La voz de su jefe la interrumpió.

—Ya voy, Luis.

—Tengo un paciente a las doce. Te llamaré. Lo prometo.

—De acuerdo —dijo, levantándose y dirigiéndose al despacho de Luis.

Se quedó en la puerta viendo como su prima se despedía de Elba y se marchaba. Fuera lo que fuera lo que Carla quisiera decirle, era algo lo bastante importante como para que la impasible pelirroja estuviera alterada.

—¿Piensas entrar hoy o mañana?

La recriminación la sacó de su ensimismamiento.

—Perdona, Luis —dijo, entrando y sentándose en una silla frente a él—. Dime para qué me necesitas.

—Error, Vero. Tú me necesitas a mí. Soy yo el que te va a hacer un favor.

—Por supuesto.

El hombre arqueó una ceja mientras decidía si el comentario había sido sarcástico o sincero. Pareció que el veredicto fue positivo porque abrió un cajón de su escritorio y sacó un papel que le tendió a una silenciosa Verónica.

—¿Qué es? —inquirió. En la hojita no había más que un número de teléfono móvil sin nombres ni nada que indicara a quién pertenecía.
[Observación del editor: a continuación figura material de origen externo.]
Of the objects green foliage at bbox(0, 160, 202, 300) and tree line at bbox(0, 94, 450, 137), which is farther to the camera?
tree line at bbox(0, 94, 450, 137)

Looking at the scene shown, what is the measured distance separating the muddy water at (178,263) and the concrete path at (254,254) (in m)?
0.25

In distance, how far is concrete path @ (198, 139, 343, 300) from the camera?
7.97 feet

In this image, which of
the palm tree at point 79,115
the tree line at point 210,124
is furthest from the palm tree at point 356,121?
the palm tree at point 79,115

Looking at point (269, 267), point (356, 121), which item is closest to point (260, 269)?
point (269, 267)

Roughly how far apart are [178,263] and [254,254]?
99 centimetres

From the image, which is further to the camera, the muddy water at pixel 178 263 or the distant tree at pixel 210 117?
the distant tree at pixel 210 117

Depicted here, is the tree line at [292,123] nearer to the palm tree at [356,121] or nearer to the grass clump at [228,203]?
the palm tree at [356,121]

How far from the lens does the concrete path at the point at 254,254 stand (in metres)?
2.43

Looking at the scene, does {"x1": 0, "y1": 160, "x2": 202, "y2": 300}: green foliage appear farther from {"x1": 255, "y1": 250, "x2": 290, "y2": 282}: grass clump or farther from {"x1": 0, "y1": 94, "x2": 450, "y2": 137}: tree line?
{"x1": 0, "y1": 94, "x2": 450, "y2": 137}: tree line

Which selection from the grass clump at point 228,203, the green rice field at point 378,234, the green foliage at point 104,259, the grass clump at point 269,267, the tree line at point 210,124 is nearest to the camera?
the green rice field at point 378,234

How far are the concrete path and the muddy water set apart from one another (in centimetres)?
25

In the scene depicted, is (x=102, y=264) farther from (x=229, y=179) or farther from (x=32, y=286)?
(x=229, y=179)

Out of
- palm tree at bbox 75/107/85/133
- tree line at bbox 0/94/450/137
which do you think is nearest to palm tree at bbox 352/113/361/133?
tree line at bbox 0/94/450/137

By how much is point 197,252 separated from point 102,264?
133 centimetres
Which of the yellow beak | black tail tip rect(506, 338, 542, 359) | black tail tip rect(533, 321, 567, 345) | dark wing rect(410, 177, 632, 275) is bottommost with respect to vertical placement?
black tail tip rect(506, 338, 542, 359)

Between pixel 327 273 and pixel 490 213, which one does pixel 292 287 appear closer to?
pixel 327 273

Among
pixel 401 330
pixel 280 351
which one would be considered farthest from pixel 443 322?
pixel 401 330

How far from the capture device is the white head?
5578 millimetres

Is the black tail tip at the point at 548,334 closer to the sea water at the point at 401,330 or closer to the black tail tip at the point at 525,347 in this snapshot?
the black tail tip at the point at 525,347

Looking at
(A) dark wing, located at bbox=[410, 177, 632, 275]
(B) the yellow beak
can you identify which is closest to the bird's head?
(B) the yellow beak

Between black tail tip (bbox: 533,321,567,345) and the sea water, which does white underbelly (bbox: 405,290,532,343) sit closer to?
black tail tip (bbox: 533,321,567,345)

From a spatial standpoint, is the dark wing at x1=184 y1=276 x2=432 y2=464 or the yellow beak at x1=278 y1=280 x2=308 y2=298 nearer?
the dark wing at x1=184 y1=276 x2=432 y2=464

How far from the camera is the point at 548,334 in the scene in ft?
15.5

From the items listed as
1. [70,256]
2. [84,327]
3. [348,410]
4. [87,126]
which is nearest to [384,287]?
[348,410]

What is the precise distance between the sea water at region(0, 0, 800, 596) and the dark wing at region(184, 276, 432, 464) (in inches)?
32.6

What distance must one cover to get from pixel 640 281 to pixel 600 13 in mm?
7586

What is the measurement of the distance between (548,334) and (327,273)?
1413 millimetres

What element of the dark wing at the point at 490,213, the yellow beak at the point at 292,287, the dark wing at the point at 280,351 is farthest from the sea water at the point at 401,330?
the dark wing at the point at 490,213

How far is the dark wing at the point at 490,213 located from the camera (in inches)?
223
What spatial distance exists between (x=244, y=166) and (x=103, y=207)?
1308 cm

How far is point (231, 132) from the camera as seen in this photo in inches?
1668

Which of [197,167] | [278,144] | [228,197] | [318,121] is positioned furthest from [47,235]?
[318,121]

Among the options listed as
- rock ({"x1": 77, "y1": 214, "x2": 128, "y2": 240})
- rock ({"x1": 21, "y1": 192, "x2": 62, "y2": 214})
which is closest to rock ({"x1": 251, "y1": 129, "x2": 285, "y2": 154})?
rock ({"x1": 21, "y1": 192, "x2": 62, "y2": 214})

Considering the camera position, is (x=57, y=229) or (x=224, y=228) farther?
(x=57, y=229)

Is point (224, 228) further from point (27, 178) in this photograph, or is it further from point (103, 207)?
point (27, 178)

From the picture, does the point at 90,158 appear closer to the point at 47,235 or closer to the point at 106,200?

—Es el número de teléfono de tu hermano.

—¿Cómo sabes que yo…?

La interrumpió con intención de ahorrarle la incomodidad de confesar que no lo tenía ni sabía cómo conseguirlo.

—Yo lo sé todo.

—¡Gracias!

Hizo un gesto con la mano para restarle importancia al asunto.

—Vete a escribirme el mejor artículo de tu carrera. ¡Anda! —La echó, fingiéndose molesto.

—Eres el mejor jefe del mundo.

Él parpadeó sorprendido antes de poder ocultar que le habían afectado sus palabras.

—Eso ya lo sé.

Con una sonrisa Vero se levantó de la silla y se encaminó a la puerta.

—Oye, Vero, ¿tu prima está soltera? —inquirió Luis con visible incomodidad.

La rubia se tragó una carcajada.

—Sí, ¿por qué?

—Simple curiosidad —se excusó como si la respuesta no le importara lo más mínimo.

Verónica salió del despacho con una sonrisita divertida en los labios. Su prima era una seductora de primera categoría, entonces ¿por qué narices seguía soltera?